The findings could also be significant for developing new ways to help patients with autoimmune diseases such as rheumatoid arthritis, multiple sclerosis, or juvenile diabetes.
The study, which was published in the February 16 issue of the online journal Science Express, showed that these injections caused a massive selective increase in the immune system's two main types of T cells.
"Our study shows that different cytokine-antibody complexes such as IL-2/IL-2 mAb could be clinically useful to selectively boost or inhibit the immune response in vivo," said Onur Boyman, a member of the Scripps Research Department of Immunology and lead author of the study.

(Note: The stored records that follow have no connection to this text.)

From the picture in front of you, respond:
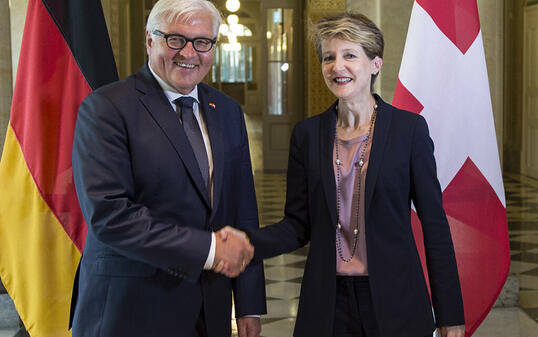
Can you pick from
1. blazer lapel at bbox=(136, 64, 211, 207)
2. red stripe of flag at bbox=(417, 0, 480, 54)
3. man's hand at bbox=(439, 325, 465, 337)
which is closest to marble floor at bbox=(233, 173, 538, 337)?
red stripe of flag at bbox=(417, 0, 480, 54)

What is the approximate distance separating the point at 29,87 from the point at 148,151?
151 cm

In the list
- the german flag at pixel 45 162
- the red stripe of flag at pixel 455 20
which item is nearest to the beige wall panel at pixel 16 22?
the german flag at pixel 45 162

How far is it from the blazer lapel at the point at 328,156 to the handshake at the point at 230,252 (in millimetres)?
301

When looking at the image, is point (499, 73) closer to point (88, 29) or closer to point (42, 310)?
point (88, 29)

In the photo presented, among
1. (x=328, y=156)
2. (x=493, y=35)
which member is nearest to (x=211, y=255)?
(x=328, y=156)

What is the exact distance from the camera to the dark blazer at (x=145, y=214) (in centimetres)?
210

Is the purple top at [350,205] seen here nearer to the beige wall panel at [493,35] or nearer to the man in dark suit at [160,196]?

The type of monoclonal antibody that was injected was specific to interleukin-2 (IL-2), a naturally occurring protein and a known immunotherapy for metastatic melanoma and renal cancer. The researchers showed that the anti-IL-2 monoclonal antibody (IL-2 mAb) expands the proliferation of specific T cells in vivo by increasing the biological activity of naturally occurring IL-2 through the formation of immune complexes. When combined with recombinant IL-2, some IL-2/IL-2 mAb complexes cause more than a 100-fold proliferation in CD8+ T cells, which can target virally infected cells or tumor cells.
Interleukin-2 increases the number of a subset of CD8+ T cells (referred to as antigen-experienced or memory T cells) in circulation and is often used for tumor immunotherapy and vaccination. However, IL-2 also stimulates CD4+ T regulatory cells, which can suppress those same memory T cells. Therefore, the prevailing view was that administration of IL-2 mAb removes the IL-2-dependent CD4+ T regulatory cells, which in turn leads to an expansion of CD8+ T cells.